Tuesday, June 28, 2011

The Experiment

So I am pretty much sold on the idea of homeschooling. I have been reading so much about it, like this and this and this , and I wholeheartedly believe that kids really need less structured "activities" and "lessons," but instead need their education to be a natural part of their lives. They need enthusiasm, love, playtime, and, yes, a little bit of math. I have come to see how school is an institution that most of us do not question -- but, why, really, do we need school? Why does learning need to take place in a group setting? With only kids ones' own age? With a "certified" teacher? Multiple studies have shown that kids do much better (in many ways: they score higher on tests, are more emotionally secure, more enthusiastic about learning, etc.) when they are taught to on an individual basis. And when there is time in the day for them to express themselves, and to be heard. All of these reasons led John and I to enroll our kids in small private schools, but perhaps there is an even better (for us, of course) way to do it. Maybe the lessons could be geared toward my kids' specific interests and learning styles. Maybe there is a way to go at their own pace, without being measured against a "norm."

I was a teacher before becoming a mom. I loved it as much as I was overwhelmed by it. It was the most challenging and exciting job I have ever had, save motherhood. I was also a student (for many, many years) and I loved that, too. I am a card-holding nerd. I love books, notebooks, pens, dry-erase boards, and, most of all, ideas. The only job besides being a SAHM that I can imagine doing is teaching.
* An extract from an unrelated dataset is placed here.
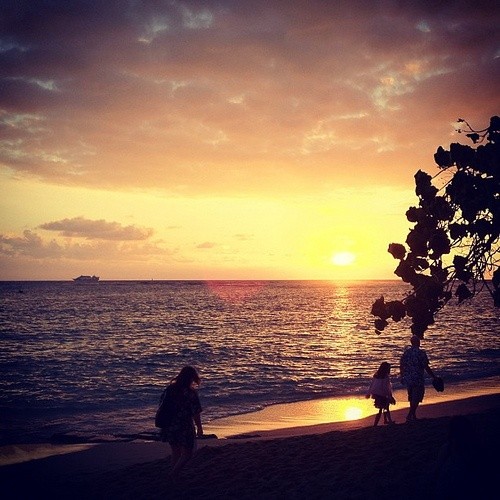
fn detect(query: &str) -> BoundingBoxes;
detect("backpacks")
[154,385,191,428]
But -- those are only my theoretical reasons for homeschooling. The practical implications of it might be much less fun. So, this summer John and I have decided to refrain from signing the kids up for any summer camps (gulp), have them stay home all summer, and "do homeschool." It will be a three month tester for us. We will see how things might actually works when everyone is together 24/7, when I am not only keeping up with household chores and my own personal life (i.e friends, doctor's appointments, working out etc.) but also with lesson planning, teaching, and supervision of the children all day long. This is where the rubber will meet the road.
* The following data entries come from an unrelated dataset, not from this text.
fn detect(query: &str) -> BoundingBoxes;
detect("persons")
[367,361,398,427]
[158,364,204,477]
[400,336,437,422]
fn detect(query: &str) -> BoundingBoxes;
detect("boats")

We are also curious to see how the kids adjust to it. Will they miss being around their peers for the summer? Will they be bored when not kept busy 7 hours a day? I mean, we will be doing a lot, but our intention is also to slow down and have a lot of time for play, for thinking, for resting.

This will also be a time to concentrate more on some character traits that need attention, such as self-control and responsibility. I feel as though I do not have time to work on these matters with the kids when we arrive home at 5:30 at night, hungry, tired, and in dire need of a bath. I think one way we will work on this will be through setting up a chore system. Morning and evening chore routines will add some structure to the day.

So...let's see how it goes...I am going to have an open-mind and try to be flexible. I want to be really open to how this will work and have that not be shaded by my own desire for it to be a cure-all for my recent sense of unease.